◆ Your task
Could you quote, exactly as they stand, the lines running from the one with "Which entity from" to the final line of the material?

Stored items from a collection
========
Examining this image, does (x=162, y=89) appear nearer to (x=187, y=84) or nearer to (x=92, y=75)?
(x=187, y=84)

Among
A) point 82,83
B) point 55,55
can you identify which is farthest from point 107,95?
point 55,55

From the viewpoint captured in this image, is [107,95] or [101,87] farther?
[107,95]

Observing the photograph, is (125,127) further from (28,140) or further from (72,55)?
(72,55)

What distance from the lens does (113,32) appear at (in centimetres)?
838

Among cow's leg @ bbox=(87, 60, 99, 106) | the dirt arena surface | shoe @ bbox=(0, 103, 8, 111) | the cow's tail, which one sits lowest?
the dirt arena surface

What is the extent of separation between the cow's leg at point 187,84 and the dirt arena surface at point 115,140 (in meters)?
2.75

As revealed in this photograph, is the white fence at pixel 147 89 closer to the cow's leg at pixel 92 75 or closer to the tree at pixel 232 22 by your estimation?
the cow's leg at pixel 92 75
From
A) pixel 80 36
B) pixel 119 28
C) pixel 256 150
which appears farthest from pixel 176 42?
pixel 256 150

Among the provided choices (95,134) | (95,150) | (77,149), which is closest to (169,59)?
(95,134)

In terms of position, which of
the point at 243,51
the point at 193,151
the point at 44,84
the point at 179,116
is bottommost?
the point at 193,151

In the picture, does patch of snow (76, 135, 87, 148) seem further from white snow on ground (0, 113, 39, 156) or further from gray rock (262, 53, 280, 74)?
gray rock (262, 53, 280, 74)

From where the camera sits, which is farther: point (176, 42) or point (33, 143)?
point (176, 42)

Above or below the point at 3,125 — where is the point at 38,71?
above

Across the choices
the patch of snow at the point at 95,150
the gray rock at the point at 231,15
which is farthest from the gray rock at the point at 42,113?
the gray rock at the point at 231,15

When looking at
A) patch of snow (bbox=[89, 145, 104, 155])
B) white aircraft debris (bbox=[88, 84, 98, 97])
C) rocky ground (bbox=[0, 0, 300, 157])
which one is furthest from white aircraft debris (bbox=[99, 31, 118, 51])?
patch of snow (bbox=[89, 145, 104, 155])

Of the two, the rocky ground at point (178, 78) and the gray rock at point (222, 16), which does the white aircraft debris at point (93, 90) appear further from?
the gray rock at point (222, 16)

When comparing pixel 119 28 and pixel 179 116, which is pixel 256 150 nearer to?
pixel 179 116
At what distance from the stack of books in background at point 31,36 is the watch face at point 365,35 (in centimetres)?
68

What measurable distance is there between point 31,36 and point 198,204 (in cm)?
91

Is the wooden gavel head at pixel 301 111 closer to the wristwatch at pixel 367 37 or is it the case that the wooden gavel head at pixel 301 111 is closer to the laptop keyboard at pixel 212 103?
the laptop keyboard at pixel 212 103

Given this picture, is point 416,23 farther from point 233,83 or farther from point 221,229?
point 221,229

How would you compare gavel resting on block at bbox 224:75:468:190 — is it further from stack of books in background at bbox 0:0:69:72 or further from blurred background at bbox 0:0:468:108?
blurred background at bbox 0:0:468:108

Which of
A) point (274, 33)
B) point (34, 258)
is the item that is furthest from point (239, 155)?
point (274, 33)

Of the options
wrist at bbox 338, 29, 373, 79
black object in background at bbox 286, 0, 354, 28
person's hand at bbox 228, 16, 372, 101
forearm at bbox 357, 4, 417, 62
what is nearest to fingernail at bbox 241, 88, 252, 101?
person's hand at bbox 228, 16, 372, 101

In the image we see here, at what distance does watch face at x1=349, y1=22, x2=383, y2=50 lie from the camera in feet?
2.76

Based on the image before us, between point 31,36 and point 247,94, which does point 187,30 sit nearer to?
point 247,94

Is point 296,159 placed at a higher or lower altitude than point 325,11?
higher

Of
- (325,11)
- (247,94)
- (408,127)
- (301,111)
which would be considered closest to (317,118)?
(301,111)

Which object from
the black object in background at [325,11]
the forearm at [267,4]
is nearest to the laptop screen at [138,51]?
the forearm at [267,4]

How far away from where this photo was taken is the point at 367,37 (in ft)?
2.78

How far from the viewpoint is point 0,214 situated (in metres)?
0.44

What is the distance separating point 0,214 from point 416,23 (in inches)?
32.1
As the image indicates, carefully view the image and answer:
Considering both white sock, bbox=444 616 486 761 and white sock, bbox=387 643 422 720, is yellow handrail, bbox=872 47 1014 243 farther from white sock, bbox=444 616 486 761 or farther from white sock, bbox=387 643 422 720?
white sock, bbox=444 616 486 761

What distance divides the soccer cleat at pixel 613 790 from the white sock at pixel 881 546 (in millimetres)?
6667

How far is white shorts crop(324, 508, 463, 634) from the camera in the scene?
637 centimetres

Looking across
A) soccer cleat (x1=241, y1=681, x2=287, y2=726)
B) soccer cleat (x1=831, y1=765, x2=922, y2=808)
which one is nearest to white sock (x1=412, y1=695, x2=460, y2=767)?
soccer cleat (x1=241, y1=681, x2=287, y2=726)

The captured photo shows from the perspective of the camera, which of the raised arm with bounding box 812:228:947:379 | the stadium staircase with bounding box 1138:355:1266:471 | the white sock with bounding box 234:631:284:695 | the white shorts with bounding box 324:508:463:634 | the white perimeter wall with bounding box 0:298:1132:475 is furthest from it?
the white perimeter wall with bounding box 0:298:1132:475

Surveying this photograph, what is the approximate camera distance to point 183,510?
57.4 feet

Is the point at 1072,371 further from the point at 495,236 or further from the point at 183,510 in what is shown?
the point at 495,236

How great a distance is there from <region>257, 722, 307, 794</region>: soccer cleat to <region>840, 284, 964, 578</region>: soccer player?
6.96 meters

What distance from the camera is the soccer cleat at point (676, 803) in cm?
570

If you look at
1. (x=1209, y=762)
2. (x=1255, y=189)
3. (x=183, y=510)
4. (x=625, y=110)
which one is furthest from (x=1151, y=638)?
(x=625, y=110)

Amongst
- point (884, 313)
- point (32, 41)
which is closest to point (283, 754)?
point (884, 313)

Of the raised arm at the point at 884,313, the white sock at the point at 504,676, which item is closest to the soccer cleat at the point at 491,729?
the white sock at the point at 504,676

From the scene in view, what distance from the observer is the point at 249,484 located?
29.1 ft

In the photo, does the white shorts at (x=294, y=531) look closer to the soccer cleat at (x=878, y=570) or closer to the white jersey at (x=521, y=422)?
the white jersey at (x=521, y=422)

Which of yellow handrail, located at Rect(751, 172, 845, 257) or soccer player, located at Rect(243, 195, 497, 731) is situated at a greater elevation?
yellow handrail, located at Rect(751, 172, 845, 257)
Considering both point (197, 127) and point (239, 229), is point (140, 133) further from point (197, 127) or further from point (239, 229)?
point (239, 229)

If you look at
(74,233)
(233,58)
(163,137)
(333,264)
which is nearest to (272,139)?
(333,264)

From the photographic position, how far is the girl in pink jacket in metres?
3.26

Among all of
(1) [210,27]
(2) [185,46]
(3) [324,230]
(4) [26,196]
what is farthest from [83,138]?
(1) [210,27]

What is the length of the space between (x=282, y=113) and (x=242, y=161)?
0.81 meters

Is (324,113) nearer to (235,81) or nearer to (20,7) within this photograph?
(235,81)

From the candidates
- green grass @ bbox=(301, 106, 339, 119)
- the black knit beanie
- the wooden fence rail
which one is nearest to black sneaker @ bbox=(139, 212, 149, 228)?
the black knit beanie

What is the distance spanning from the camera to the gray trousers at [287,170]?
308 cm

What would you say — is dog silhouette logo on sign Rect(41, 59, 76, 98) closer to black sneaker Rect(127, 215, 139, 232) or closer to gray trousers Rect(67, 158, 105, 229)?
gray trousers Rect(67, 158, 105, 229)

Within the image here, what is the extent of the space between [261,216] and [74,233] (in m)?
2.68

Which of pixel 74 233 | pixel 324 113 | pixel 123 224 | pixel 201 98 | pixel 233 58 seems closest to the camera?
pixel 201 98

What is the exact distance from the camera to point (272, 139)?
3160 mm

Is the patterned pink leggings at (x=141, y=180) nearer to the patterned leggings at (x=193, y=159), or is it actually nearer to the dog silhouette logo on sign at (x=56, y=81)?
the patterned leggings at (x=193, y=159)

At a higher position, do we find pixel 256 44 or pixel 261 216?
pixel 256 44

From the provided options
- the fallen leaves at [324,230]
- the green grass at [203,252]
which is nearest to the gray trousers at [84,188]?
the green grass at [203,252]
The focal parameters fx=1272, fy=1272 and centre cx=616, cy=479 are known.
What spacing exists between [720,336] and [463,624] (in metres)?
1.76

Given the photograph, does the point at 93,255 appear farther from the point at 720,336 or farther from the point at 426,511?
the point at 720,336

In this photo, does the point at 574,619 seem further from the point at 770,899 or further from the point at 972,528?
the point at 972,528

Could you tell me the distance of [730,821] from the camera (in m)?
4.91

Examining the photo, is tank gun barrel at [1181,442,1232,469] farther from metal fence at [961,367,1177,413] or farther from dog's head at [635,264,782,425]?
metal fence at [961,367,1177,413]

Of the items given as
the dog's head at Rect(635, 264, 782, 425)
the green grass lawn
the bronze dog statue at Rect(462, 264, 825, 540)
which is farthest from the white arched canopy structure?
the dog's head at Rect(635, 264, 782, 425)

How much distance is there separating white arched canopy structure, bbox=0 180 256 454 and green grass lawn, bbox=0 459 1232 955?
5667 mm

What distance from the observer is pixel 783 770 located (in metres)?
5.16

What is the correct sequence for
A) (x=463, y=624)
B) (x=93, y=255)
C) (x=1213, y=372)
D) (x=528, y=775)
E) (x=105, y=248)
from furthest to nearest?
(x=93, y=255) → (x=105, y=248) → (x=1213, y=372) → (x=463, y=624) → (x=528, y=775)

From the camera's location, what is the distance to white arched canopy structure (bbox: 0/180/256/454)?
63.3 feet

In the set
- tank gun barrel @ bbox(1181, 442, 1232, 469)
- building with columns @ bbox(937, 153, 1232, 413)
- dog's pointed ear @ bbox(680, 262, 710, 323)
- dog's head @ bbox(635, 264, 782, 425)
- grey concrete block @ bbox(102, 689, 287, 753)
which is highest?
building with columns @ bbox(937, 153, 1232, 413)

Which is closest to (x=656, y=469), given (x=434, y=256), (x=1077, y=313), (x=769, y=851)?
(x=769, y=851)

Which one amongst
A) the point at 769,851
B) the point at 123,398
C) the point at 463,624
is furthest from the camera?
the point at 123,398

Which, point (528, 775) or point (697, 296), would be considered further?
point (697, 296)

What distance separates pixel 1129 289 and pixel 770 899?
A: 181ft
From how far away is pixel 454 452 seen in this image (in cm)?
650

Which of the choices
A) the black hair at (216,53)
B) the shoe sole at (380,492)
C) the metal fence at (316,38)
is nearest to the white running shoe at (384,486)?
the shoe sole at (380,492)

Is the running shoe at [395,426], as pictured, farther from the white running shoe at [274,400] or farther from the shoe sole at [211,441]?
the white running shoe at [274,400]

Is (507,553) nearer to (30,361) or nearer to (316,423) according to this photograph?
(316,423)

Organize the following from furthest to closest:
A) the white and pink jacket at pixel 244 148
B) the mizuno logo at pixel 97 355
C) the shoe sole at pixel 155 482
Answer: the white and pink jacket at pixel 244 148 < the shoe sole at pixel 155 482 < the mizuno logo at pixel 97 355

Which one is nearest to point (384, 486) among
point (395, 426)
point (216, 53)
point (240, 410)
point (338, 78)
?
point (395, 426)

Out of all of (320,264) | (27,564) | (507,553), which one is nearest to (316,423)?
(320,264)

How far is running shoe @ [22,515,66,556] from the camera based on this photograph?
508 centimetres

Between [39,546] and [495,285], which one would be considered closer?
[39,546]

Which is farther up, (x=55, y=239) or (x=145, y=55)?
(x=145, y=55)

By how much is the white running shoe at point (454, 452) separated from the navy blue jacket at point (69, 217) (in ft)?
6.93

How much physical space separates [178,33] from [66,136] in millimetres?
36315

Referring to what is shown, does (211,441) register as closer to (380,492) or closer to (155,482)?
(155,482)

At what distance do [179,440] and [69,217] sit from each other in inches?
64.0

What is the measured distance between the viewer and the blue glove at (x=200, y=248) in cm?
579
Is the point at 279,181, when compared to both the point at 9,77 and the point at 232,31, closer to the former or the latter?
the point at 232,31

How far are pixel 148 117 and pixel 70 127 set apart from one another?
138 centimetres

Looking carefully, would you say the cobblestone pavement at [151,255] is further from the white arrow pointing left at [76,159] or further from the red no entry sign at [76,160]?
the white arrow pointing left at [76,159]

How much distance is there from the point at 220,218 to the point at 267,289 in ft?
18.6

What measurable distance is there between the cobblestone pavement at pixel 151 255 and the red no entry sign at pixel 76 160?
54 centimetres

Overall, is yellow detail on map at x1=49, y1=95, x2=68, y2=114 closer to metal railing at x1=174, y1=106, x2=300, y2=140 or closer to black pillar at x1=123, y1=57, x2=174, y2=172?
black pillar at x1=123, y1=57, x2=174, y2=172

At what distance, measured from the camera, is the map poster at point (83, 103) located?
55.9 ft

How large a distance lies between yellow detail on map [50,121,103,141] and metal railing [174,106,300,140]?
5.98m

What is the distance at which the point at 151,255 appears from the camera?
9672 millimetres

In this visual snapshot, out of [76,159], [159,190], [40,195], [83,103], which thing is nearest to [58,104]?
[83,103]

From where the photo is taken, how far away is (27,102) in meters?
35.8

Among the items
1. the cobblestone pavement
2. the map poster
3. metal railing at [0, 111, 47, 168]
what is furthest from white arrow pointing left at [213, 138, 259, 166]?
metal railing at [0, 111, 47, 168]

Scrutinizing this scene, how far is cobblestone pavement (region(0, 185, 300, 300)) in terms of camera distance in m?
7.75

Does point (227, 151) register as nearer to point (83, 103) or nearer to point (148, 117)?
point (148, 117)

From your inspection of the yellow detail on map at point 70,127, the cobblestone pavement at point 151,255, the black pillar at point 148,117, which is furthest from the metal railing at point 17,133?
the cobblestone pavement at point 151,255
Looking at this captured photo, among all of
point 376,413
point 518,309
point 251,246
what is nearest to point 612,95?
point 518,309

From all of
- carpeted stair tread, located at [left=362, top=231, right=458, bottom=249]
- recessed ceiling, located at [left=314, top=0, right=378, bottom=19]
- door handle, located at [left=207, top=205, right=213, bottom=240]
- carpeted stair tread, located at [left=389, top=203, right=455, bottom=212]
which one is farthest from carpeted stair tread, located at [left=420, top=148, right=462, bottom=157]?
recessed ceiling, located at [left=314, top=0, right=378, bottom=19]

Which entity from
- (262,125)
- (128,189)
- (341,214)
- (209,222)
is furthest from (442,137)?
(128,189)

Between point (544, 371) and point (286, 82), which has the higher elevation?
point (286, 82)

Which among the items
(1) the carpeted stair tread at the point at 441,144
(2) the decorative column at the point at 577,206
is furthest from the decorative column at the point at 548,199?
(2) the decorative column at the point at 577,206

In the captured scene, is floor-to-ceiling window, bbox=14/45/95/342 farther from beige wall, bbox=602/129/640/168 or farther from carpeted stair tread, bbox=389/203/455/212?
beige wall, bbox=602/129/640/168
========
◆ Task result
Which entity from
- (262,125)
- (128,189)
- (341,214)
- (209,222)
is furthest from (442,137)?
(128,189)

Between point (544, 371) and point (286, 82), which has the higher elevation?
point (286, 82)

Which among the items
(1) the carpeted stair tread at the point at 441,144
(2) the decorative column at the point at 577,206
is furthest from the decorative column at the point at 548,199?
(2) the decorative column at the point at 577,206

In the captured scene, is floor-to-ceiling window, bbox=14/45/95/342 farther from beige wall, bbox=602/129/640/168 or farther from carpeted stair tread, bbox=389/203/455/212?
beige wall, bbox=602/129/640/168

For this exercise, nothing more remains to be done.